Use the angle addition formula for cosine: \[ \cos(a + b) = \cos a \cos b - \sin a \sin b \].Here, let \(a = b = 60^{\circ}\), we have:\[ \cos(120^{\circ}) = \cos(60^{\circ} + 60^{\circ}) = \cos 60^{\circ} \cos 60^{\circ} - \sin 60^{\circ} \sin 60^{\circ} \]Substitute known values: \(\cos 60^{\circ} = \frac{1}{2}, \sin 60^{\circ} = \frac{\sqrt{3}}{2}\):\[ \cos 120^{\circ} = \left(\frac{1}{2}\right)^2 - \left(\frac{\sqrt{3}}{2}\right)^2 = \frac{1}{4} - \frac{3}{4} = -\frac{1}{2} \].Therefore, \(\cos 120^{\circ} = -\frac{1}{2}\).

Using the identity \(\cos^2 \theta + \sin^2 \theta = 1\), substitute \(\theta = 120^{\circ}\) and \(\cos 120^{\circ} = -\frac{1}{2}\):\[ (-\frac{1}{2})^2 + \sin^2(120^{\circ}) = 1 \]\[ \frac{1}{4} + \sin^2(120^{\circ}) = 1 \]\[ \sin^2(120^{\circ}) = 1 - \frac{1}{4} \]\[ \sin^2(120^{\circ}) = \frac{3}{4} \]Taking the positive square root (as 120° is in the second quadrant where sine is positive):\[ \sin 120^{\circ} = \frac{\sqrt{3}}{2} \].

Using the angle addition formula: \[ \cos(a + b) = \cos a \cos b - \sin a \sin b \],let \(a = 120^{\circ}\), \(b = 45^{\circ}\).\[ \cos(165^{\circ}) = \cos(120^{\circ} + 45^{\circ}) \]Substitute known values: \(\cos 120^{\circ} = -\frac{1}{2}\), \(\sin 120^{\circ} = \frac{\sqrt{3}}{2}\), \(\cos 45^{\circ} = \sin 45^{\circ} = \frac{\sqrt{2}}{2}\):\[ \cos(165^{\circ}) = (-\frac{1}{2}) \cdot \frac{\sqrt{2}}{2} - \frac{\sqrt{3}}{2} \cdot \frac{\sqrt{2}}{2} \]\[ \cos(165^{\circ}) = -\frac{\sqrt{2}}{4} - \frac{\sqrt{6}}{4} \]\[ \cos(165^{\circ}) = -\frac{\sqrt{2} + \sqrt{6}}{4} \].

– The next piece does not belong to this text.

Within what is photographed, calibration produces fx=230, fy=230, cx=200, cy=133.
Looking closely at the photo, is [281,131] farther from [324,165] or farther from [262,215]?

Relate \(345^{\circ}\) to known angles: \(345^{\circ} = 180^{\circ} + 165^{\circ}\).Using the cosine angle addition formula:\[ \cos (180^{\circ} + \theta) = -\cos \theta \]\[ \cos 345^{\circ} = -\cos 165^{\circ} \]From Step 3, \(\cos 165^{\circ} = -\frac{\sqrt{2} + \sqrt{6}}{4}\):\[ \cos 345^{\circ} = -\left(-\frac{\sqrt{2} + \sqrt{6}}{4}\right) = \frac{\sqrt{2} + \sqrt{6}}{4} \].